start Excerpted passage
Is the payment made by you, to an entity B established as a specifically approved Supplier under the Program to deliver specified products to C entities, consideration for a creditable acquisition pursuant to section 11-5 of the GST Act?

Section 11-20 provides that you are entitled to the input tax credit for any creditable acquisition that you make.

Section 11-5 provides that you make a creditable acquisition if:

(a) you acquire anything solely or partly for a *creditable purpose; and

(b) the supply of the thing to you is a *taxable supply; and

(c) you provide, or are liable to provide, *consideration for the supply; and

(d) you are *registered, or *required to be registered.

Under section 11-15 the meaning of creditable purpose includes:

      (1) You acquire a thing for a creditable purpose to the extent that you acquire it in *carrying on your *enterprise.

      (2) However, you do not acquire the thing for a creditable purpose to the extent that:

(a) the acquisition relates to making supplies that would be *input taxed; or

(b) the acquisition is of a private or domestic nature.

Section 9-15 includes:

(1) Consideration includes:

(a) any payment, or any act or forbearance, in connection with a supply of anything; and

(b) any payment, or any act or forbearance, in response to or for the inducement of a supply of anything.

(2) It does not matter whether the payment, act or forbearance was voluntary, or whether it was by the *recipient of the supply.
end Excerpted passage
Given instruction a :: Express the stretch of the records from the line containing "Looking at this photo, of" through the end of the records as a numbered list, skipping blank lines. Leave the pictures out.
The records below are unrelated to the GST passage.
start Source records
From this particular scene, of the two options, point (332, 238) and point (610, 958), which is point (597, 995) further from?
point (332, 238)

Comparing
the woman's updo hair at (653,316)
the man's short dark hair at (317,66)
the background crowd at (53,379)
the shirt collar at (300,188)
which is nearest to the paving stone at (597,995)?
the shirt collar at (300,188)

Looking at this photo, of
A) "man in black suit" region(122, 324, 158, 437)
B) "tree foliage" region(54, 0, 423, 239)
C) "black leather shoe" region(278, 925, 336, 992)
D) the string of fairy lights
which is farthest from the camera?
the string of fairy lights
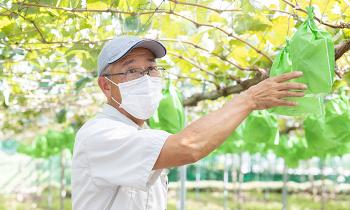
end Source records
Given instruction b :: Write out the stretch of the GST passage from "Under section 11-15" through "on your *enterprise.".

Solution a ::
1. Looking at this photo, of
2. A) "man in black suit" region(122, 324, 158, 437)
3. B) "tree foliage" region(54, 0, 423, 239)
4. C) "black leather shoe" region(278, 925, 336, 992)
5. D) the string of fairy lights
6. which is farthest from the camera?
7. the string of fairy lights

Solution b ::
Under section 11-15 the meaning of creditable purpose includes:

      (1) You acquire a thing for a creditable purpose to the extent that you acquire it in *carrying on your *enterprise.